The complaint generally alleged that the defendants defrauded the plaintiffs by, among other things, mortgaging real property they did not own.   The plaintiffs also alleged that by failing to record the plaintiffs' mortgage agreements and either selling or further encumbering the properties, the defendants caused the plaintiffs to lose their priority of lien against the properties.   The complaint alleged that DeEsso issued false attorney opinion letters, violated an escrow agreement, aided and abetted the fraudulent loan transactions, failed to disclose conflicts of interest, and improperly retained escrowed monies.   DeEsso successfully moved pursuant to CPLR 3211(a)(7) to dismiss the complaint insofar as asserted against him.

 We agree that the complaint failed to state a cause of action for negligent misrepresentation against DeEsso.   The negligent misrepresentation cause of action was devoid of factual allegations that there was either actual privity of contract between the plaintiffs and DeEsso, or that a relationship existed which approached that of privity (see Securities Investor Protection Corp. v. BDO Seidman, 95 N.Y.2d 702, 711-712, 723 N.Y.S.2d 750, 746 N.E.2d 1042;  Prudential Ins. Co. of Am. v. Dewey, Ballantine, Bushby, Palmer & Wood, 80 N.Y.2d 377, 382, 590 N.Y.S.2d 831, 605 N.E.2d 318;  Ossining Union Free School Dist. v. Anderson LaRocca Anderson, 73 N.Y.2d 417, 424, 541 N.Y.S.2d 335, 539 N.E.2d 91).

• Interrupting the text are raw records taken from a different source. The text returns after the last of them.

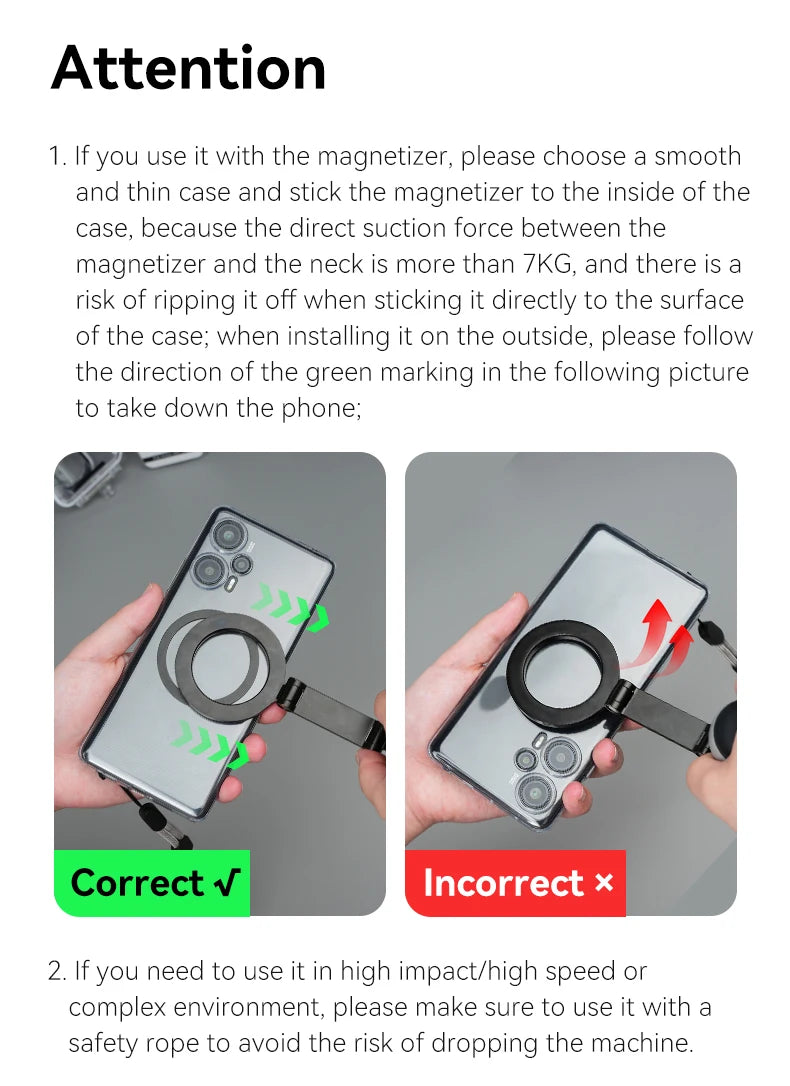 TELESIN Silicone Phone Magnetic Neck Mount Quick Release Hold for Iphone 17 16 15 14 13 SAMSUNG HUAWEI XIAOMI Phone Accessories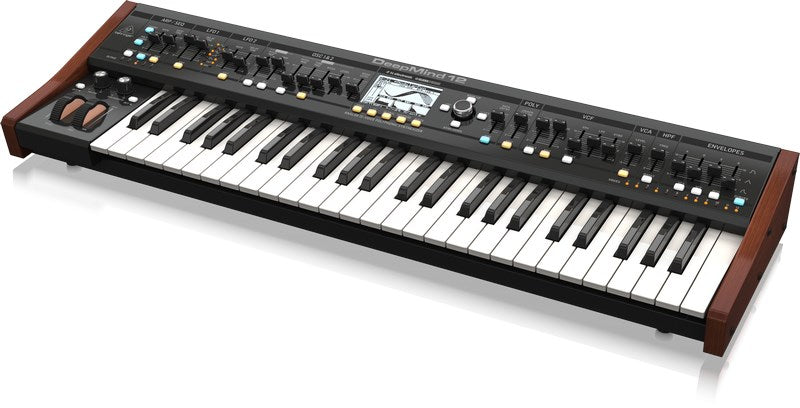 Behringer DEEPMIND 12 Analog Synthesizer - 49 Keys, 12-Voice Polyphony - USB, MIDI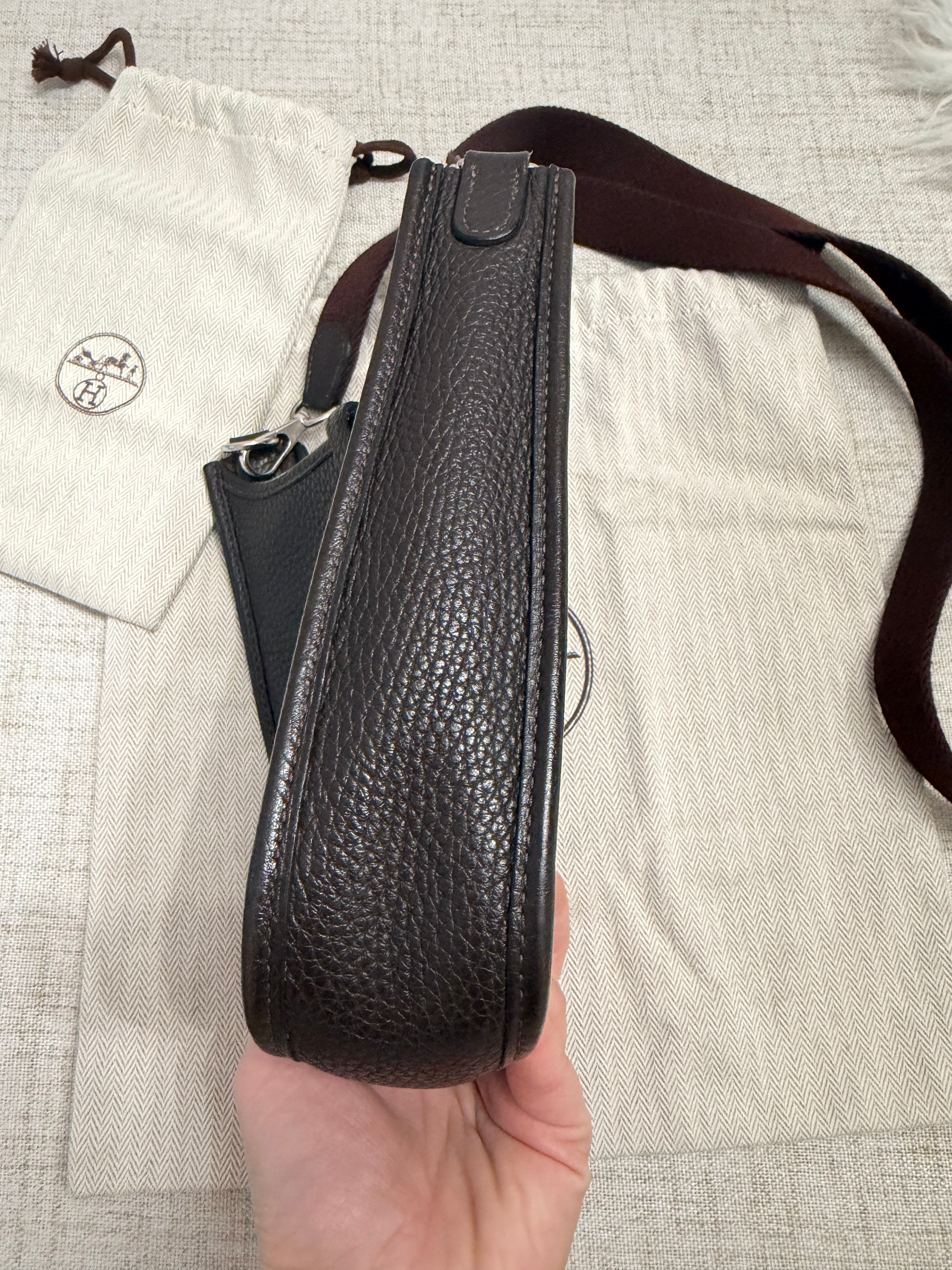 HERMES EVELYNE BAG CLEMENCE TPM BAG WITH LONG STRAP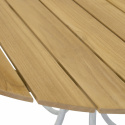 Matbord Holmsund Teak/Silver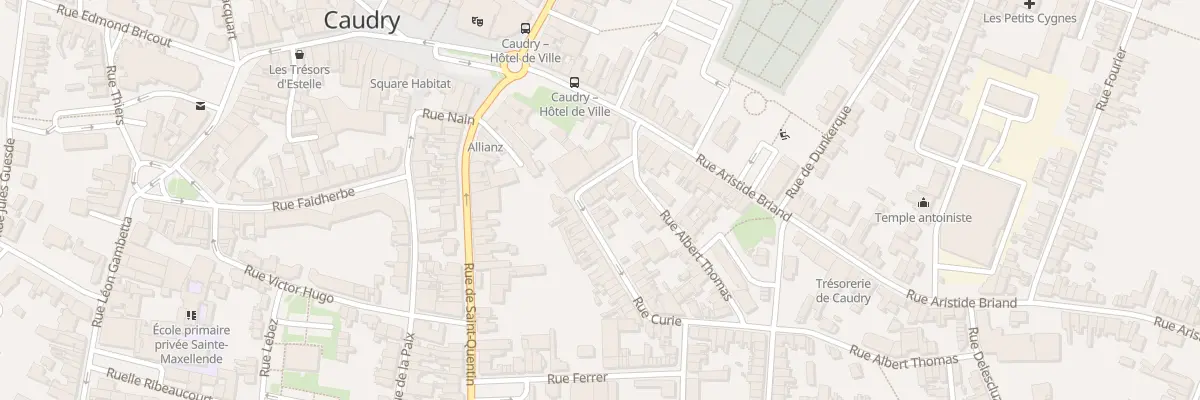 Plan du 3 Rue Curie à Caudry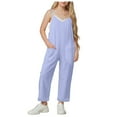 thumbnail image 1 of WUANDIXFA Pant Toddler Boy Toddler Girls Kids Jumpsuit One Piece Floral Playsuit Strap Romper Summer Outfits Clothes Toddler Overalls Girls Multi-color,13-14 Years, 1 of 9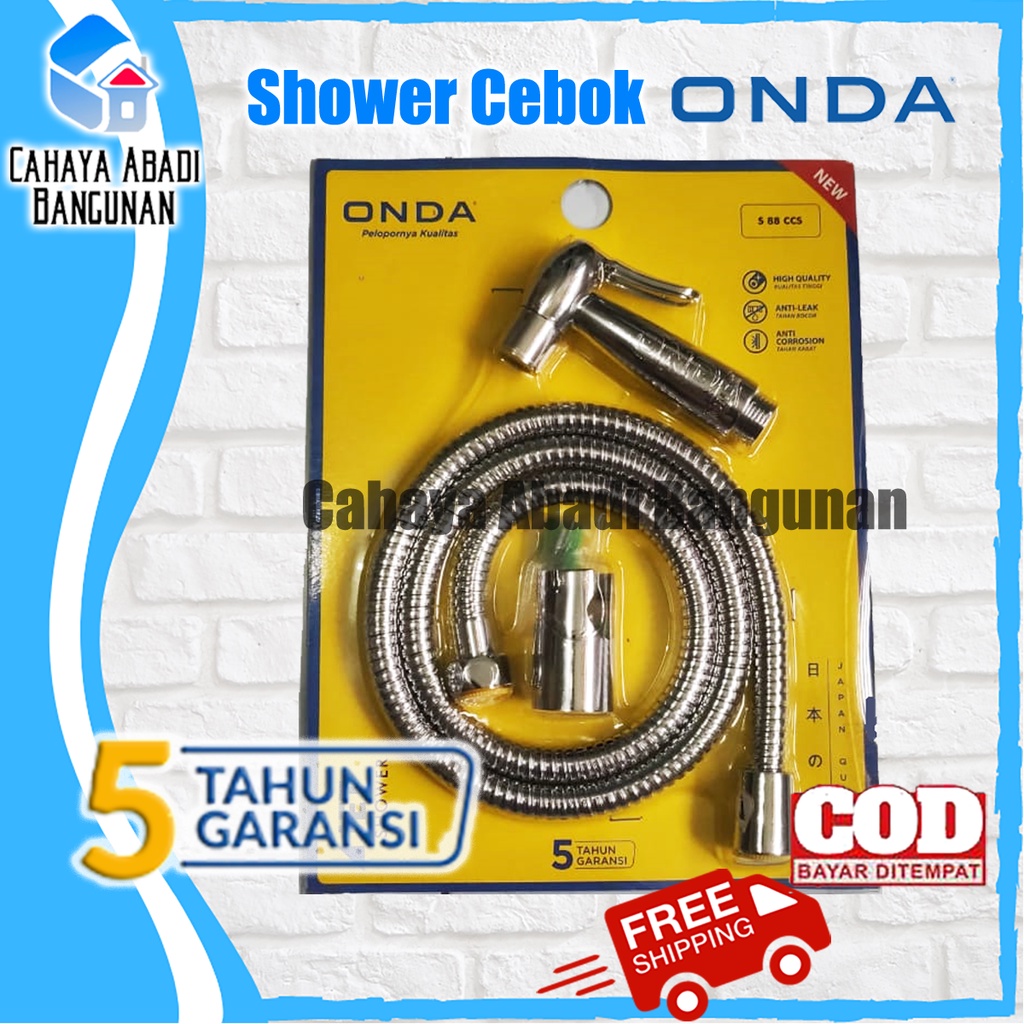 Jet Shower Cebok Closet Bidet ONDA Chrome S88 CCS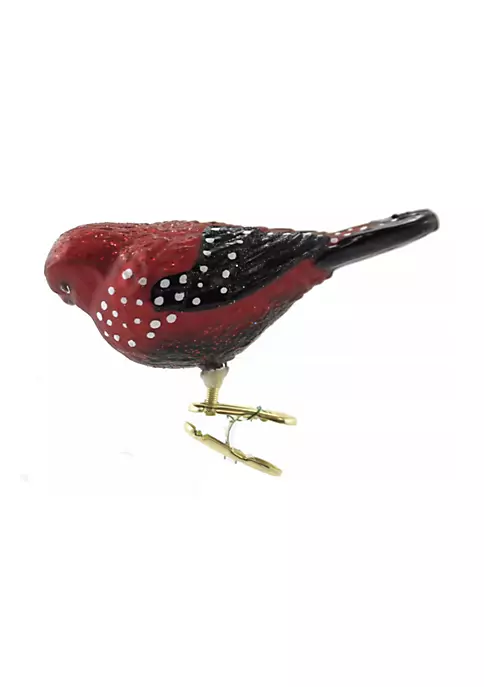 New 🥰 Old World 🔔 Christmas Old World (#18134) Strawberry Finch Clip-on Ornament, 3.5" 🛒 4 New 🥰 Old World 🔔 Christmas Old World (#18134) Strawberry Finch Clip-on Ornament, 3.5" 🛒 - Image 2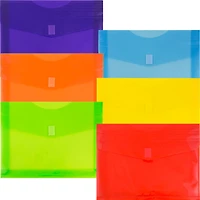 JAM Paper 9.75" x 13" Assorted Plastic Hook & Loop Closure Envelopes, 6ct.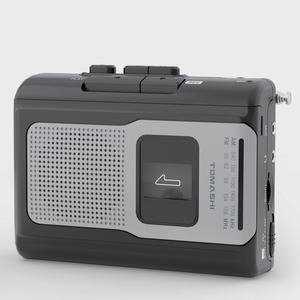 Radio Portátil FM AM con Grabador de Casetes, Reproductor de Cintas Mini Walkman con Conector para Auriculares - Product Image 1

 However, we do not agree that all the causes of action against DeEsso sounding in fraud should have been dismissed.   While most of them did not contain specific allegations which would give rise to a duty to speak on the part of DeEsso (see CPLR 3016[b];  Thaler & Gertler v. Weitzman, 282 A.D.2d 522, 722 N.Y.S.2d 891;  Kimmell v. Schaefer, 89 N.Y.2d 257, 263, 652 N.Y.S.2d 715, 675 N.E.2d 450;  Nasaba Corp. v. Harfred Realty Corp., 287 N.Y. 290, 39 N.E.2d 243), DeEsso failed to demonstrate that this is the case with respect to the July 8, 1998, transaction involving a mortgage loan to the defendant Carrera Equities for premises located at 33 City Terrace and 35 City Terrace in Newburgh.   At that closing, DeEsso, who allegedly represented both the borrower and the title closer, failed to disclose material information to the plaintiff Eric Goldfine Self Employed Retirement Plan and Trust (herein after SERPT) (see Merrill Lynch, Pierce, Fenner & Smith v. Chipetine, 221 A.D.2d 284, 634 N.Y.S.2d 469).   The plaintiffs allege, in effect, that this omission was intended to and did mislead SERPT into believing in the priority of the mortgage loan it was making.   The purpose of requiring that fraud be pleaded with particularity is to inform the defendant of the circumstances constituting the wrong (see Marshall v. Vilar, 303 A.D.2d 466, 756 N.Y.S.2d 430).   This was accomplished here.

Furthermore, we conclude that the plaintiffs adequately pleaded causes of action to recover damages for violation of an escrow agreement (see Farago v. Burke, 262 N.Y. 229, 186 N.E. 683;  Grinblat v. Taubenblat, 107 A.D.2d 735, 484 N.Y.S.2d 96), conversion (see El-Khoury v. Karasik, 265 A.D.2d 372, 697 N.Y.S.2d 299;  Galtieri v. Kramer, 232 A.D.2d 369, 648 N.Y.S.2d 144), for an accounting (see Adam v. Cutner & Rathkopf, 238 A.D.2d 234, 242, 656 N.Y.S.2d 753), and for money had and received (see Parsa v. State, 64 N.Y.2d 143, 485 N.Y.S.2d 27, 474 N.E.2d 235) insofar as asserted against DeEsso.   Accordingly, we reinstate those causes of action against DeEsso.

The plaintiffs' remaining contentions are without merit.